**WORK REQUEST 1**. List every distinct calendar date given in the court opinion on the forfeiture petitions.
**WORK REQUEST 2**.
Based on the court opinion on the forfeiture petitions, mark each statement yes or no. Quote the words that settle it.
(a) According to the trustee's affidavit, the Swartz Family Trust holds a 65% ownership interest in Focus Acquisitions.
(b) The Government's motion to dismiss the petition filed by Orienta remained in place.
(c) Daniel R. Patterson is a resident of New York.
**WORK REQUEST 3**. Resume the court opinion on the forfeiture petitions right after its final sentence.

**DOCUMENT SECTION**.
^^^^

On September 26 and December 20, 2017, the Government moved under Criminal Rule 32.2(c)(1)(A) to dismiss all four petitions, but later withdrew its motion against Orienta. Thereafter, the Government sought approval to conduct an interlocutory judicial sale while Orienta moved for injunctive relief related to the ongoing operation of the franchise. The Court tackles each remaining challenge in turn.
A. The Government's Omnibus Motion to Dismiss
The Government has moved to dismiss the § 853(n) petitions filed by the Swartz Family Trust and by Continental Trust, two claimants asserting an interest in the Asset.6
"The procedures governing ancillary proceedings under § 853(n) are further *211elaborated in Rule 32.2(c) of the Federal Rules of Criminal Procedure." Watts , 786 F.3d at 161. Under Criminal Rule 32.2, "the court may, on motion, dismiss the petition for lack of standing, for failure to state a claim, or for any other lawful reason." FED. R. CRIM. P. 32.2(c)(1). In other words, "a motion to dismiss a third-party petition in a forfeiture proceeding prior to discovery or a hearing should be treated like a motion to dismiss a civil complaint under Federal Rule of Civil Procedure 12(b)." Chowaiki , 369 F. Supp. 3d at 572 (quoting Pacheco , 393 F.3d at 352 ).
1. The Swartz Family Trust
On August 31, 2017, the Swartz Family Trust moved under Rule 60(b)(1) and (6) of the Federal Rules of Civil Procedure seeking leave to file an untimely § 853(n) petition. Dkt. No. 75. The documents filed in support of the trust's motion for leave include a proposed § 853(n) petition as well as an affidavit from Daniel R. Patterson, a Florida resident who claims to be sole trustee. Patterson Aff., Dkt. No. 75-1 ¶ 1.
According to Mr. Patterson's affidavit, the trust holds a 65% ownership interest in Focus Acquisitions. Patterson Aff. ¶ 4. Mr. Patterson claims he was unable to timely move to protect the trust's legal interest in this forfeiture proceeding because, in his words, he was then suffering from "medical incapacitation." Id. ¶¶ 2, 6-21.
While its Rule 60 motion remained pending, the trust filed a second § 853(n) petition in which it asserts substantially the same facts as the one attached as an exhibit to its motion for leave. Dkt. No. 80.
On September 26, 2017, the Government moved to dismiss the trust's petition. Dkt. No. 85. According to the Government, the petition is untimely because Mr. Patterson received actual notice of the forfeiture action on February 16, 2017. Dkt. No. 85 ¶ 13 & Ex. D. The Government argues this is true even if the Court accepts Mr. Patterson's representations concerning his medical problems, since he waited three additional months after discovering his error to take any corrective action.

^^^^

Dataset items
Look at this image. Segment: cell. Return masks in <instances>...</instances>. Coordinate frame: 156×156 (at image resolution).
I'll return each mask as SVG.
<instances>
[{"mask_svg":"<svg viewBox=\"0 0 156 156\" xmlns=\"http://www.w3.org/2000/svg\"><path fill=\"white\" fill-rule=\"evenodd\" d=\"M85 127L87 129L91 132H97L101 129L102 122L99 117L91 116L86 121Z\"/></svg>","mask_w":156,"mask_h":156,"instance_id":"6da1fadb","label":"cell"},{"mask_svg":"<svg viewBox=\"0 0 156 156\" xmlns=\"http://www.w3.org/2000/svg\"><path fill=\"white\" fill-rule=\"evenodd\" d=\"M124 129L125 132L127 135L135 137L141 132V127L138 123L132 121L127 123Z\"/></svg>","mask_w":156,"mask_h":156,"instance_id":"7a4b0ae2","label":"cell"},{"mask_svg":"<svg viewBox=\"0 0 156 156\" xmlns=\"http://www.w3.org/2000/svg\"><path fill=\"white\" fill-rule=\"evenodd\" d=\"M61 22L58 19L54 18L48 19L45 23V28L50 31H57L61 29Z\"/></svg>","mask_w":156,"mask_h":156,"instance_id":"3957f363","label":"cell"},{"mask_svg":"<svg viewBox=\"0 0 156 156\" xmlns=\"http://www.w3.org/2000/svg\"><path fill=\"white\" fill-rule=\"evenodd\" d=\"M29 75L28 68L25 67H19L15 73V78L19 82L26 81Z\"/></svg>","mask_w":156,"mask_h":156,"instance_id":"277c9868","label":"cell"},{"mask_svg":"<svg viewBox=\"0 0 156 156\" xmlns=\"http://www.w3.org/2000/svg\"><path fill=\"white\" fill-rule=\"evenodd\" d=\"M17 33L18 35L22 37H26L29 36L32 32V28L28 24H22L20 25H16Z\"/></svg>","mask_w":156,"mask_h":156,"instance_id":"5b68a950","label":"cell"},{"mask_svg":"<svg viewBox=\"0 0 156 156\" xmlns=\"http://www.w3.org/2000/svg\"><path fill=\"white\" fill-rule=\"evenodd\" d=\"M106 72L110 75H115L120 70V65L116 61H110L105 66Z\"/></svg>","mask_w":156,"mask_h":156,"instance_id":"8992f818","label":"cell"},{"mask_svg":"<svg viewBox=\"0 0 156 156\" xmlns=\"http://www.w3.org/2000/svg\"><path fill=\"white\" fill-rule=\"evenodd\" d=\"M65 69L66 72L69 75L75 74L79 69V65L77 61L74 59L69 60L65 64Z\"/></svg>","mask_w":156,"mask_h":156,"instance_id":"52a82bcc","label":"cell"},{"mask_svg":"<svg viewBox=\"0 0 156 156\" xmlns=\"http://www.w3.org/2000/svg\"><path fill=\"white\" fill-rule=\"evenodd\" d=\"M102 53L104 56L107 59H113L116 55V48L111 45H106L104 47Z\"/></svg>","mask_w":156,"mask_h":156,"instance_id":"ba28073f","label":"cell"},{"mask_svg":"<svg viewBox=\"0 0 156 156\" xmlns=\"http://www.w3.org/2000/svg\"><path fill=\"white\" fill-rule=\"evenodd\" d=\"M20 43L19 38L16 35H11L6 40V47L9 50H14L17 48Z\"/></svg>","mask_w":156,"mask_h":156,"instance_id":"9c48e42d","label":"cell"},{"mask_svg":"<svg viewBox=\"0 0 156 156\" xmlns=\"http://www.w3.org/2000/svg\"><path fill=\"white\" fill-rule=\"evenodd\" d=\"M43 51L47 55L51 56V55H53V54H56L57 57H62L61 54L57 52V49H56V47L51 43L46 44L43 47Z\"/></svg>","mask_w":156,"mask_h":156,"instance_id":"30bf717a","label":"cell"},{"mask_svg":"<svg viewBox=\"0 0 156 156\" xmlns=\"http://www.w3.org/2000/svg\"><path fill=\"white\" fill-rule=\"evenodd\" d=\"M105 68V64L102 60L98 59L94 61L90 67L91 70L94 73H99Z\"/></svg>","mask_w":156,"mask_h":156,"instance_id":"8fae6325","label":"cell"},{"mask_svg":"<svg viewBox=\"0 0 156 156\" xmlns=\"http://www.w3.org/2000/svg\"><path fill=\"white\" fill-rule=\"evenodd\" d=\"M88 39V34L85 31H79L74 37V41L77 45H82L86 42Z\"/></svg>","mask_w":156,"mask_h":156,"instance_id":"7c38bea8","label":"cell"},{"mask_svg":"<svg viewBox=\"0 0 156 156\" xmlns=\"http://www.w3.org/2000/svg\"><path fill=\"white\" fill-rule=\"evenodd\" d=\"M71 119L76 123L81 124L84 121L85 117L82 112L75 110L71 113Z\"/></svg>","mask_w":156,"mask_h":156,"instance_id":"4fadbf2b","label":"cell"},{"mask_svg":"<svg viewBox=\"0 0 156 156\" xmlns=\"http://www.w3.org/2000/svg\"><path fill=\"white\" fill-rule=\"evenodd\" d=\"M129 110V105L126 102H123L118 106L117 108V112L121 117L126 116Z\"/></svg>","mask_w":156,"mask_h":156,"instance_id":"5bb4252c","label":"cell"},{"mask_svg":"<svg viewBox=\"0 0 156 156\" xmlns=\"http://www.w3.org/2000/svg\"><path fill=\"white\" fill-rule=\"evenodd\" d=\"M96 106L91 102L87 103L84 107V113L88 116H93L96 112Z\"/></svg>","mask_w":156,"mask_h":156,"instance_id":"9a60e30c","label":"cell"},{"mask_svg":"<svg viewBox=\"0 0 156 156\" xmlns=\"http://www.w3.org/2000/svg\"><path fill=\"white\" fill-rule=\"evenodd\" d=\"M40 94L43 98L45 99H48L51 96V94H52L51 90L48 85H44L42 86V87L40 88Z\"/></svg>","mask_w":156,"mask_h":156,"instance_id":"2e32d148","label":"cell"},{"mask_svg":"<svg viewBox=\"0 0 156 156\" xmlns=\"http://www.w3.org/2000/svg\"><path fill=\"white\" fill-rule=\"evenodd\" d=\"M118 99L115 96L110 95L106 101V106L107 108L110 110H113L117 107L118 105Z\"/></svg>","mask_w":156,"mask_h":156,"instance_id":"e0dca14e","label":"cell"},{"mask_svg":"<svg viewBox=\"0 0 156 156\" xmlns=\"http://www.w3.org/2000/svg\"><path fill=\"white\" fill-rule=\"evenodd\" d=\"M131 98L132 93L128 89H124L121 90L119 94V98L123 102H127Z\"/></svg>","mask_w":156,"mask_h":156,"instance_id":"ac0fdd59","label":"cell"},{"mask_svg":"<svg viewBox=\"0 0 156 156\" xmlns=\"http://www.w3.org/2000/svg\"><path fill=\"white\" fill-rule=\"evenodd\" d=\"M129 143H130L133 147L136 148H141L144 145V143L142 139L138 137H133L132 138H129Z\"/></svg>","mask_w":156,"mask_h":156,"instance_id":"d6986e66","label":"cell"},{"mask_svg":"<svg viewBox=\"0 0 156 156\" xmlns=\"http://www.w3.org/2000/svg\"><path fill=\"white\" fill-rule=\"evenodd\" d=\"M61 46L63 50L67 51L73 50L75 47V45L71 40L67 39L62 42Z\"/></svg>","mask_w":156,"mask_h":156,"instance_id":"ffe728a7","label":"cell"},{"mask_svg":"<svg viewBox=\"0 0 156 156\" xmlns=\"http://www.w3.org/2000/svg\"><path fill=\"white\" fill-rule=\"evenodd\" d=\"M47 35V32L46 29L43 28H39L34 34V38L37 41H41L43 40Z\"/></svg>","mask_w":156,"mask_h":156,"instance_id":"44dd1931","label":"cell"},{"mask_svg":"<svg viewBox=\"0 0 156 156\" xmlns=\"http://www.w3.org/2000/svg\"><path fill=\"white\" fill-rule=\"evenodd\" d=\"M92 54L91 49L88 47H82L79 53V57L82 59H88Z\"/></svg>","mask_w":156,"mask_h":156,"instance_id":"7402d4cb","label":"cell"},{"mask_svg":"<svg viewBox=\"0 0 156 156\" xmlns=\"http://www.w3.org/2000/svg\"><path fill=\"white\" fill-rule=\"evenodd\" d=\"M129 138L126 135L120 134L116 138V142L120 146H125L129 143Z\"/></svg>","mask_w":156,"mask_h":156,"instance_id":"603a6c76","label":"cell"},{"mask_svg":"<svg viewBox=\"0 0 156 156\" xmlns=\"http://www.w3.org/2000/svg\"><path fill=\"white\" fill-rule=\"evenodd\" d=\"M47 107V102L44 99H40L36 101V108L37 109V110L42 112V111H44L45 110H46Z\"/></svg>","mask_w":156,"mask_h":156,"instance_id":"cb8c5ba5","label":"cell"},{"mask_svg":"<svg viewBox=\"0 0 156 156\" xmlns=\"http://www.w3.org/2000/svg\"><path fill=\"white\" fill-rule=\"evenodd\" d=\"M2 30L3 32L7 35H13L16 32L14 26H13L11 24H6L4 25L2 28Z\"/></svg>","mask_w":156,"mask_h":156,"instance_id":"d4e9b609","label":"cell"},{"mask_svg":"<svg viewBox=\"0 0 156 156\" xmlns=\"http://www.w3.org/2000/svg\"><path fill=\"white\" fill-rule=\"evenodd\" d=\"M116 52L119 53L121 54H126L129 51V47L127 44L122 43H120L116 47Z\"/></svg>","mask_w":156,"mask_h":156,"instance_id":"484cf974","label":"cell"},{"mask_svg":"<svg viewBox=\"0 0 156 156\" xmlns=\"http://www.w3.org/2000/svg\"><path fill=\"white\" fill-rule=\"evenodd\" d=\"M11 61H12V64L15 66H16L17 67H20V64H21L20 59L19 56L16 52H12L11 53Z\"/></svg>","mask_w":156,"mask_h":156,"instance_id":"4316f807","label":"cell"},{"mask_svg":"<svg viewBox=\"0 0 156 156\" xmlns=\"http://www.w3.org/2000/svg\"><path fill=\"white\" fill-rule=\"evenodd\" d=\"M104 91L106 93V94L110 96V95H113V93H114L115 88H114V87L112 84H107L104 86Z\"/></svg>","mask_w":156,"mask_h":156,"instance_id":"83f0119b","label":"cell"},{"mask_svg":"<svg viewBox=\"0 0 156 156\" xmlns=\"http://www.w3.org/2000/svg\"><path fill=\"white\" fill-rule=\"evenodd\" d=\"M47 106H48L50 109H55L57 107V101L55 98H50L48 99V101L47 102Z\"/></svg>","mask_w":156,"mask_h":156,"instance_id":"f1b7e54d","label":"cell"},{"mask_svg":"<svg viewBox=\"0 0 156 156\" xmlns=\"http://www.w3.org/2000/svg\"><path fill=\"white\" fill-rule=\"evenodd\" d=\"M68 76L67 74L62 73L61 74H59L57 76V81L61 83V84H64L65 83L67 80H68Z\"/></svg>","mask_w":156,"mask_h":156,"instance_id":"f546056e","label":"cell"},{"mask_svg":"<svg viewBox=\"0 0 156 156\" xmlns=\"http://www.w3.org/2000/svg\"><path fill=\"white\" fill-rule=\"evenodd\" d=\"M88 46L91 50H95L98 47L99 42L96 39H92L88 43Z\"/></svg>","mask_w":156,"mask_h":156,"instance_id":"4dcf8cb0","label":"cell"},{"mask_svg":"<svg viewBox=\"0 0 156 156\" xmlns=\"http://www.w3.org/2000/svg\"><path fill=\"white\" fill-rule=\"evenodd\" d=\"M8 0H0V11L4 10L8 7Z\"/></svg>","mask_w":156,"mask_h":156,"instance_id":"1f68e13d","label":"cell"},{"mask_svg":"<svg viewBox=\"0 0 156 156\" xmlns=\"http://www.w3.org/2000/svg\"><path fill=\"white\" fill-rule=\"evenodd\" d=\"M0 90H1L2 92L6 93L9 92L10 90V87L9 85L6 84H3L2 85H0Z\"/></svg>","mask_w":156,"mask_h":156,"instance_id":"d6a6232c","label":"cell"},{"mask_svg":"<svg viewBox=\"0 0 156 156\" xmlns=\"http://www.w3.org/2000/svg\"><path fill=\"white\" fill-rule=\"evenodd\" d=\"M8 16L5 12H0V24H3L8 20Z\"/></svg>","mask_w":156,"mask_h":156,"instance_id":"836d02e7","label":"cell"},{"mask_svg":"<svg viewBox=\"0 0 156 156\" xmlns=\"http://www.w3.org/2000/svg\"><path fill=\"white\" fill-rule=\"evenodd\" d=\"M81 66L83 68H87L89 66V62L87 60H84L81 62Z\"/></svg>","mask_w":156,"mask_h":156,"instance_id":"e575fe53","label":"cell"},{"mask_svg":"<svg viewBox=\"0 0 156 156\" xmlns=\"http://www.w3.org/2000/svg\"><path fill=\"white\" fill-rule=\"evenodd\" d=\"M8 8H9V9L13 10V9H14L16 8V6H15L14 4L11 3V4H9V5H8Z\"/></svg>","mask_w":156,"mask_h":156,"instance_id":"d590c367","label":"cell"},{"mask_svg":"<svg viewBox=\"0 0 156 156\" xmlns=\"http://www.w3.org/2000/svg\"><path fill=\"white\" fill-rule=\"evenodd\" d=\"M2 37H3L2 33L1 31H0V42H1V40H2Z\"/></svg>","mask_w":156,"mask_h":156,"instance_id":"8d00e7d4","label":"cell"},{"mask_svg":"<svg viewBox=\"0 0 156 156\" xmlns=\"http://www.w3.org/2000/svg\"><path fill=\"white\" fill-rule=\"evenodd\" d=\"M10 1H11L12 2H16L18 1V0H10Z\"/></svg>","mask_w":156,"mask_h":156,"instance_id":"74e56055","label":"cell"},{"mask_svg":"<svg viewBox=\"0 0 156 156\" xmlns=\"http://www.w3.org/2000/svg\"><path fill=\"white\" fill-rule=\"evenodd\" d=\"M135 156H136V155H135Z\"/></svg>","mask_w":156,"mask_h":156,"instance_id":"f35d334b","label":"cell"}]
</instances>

^^^^

**RESPONSE 1**.
- September 26, 2017
- December 20, 2017
- August 31, 2017
- February 16, 2017

**RESPONSE 2**.
(a) Yes: "the trust holds a 65% ownership interest in Focus Acquisitions."
(b) No: "but later withdrew its motion against Orienta."
(c) No: "a Florida resident who claims to be sole trustee."

**RESPONSE 3**.
Finally, the Government contends the trust has failed to sufficiently identify a qualifying interest in the Asset itself. According to the Government, merely claiming an interest in another of Swartz's ventures, even a closely related one like Focus Acquisitions, is insufficiently specific under the relatively demanding terms of the forfeiture statute. The Government reasserted these and other arguments against the trust's petition(s) in its omnibus motion to dismiss. Dkt. No. 106 at 25-32.7
Upon review, the Government has the better of this argument. Where, as here, a court has ordered the forfeiture of specific property, the Government "must publish notice of the order and send notice to any person who reasonably appears to be a potential claimant with standing to contest the forfeiture in the ancillary proceeding." FED. R. CRIM. P. 32.2(b)(6)(A) ; see also 21 U.S.C. § 853(n)(1). Thereafter, a hopeful claimant has "thirty days" from the earlier of either "the final publication of notice or his receipt of notice" to petition for a hearing. 21 U.S.C. § 853(n)(2) (emphasis added).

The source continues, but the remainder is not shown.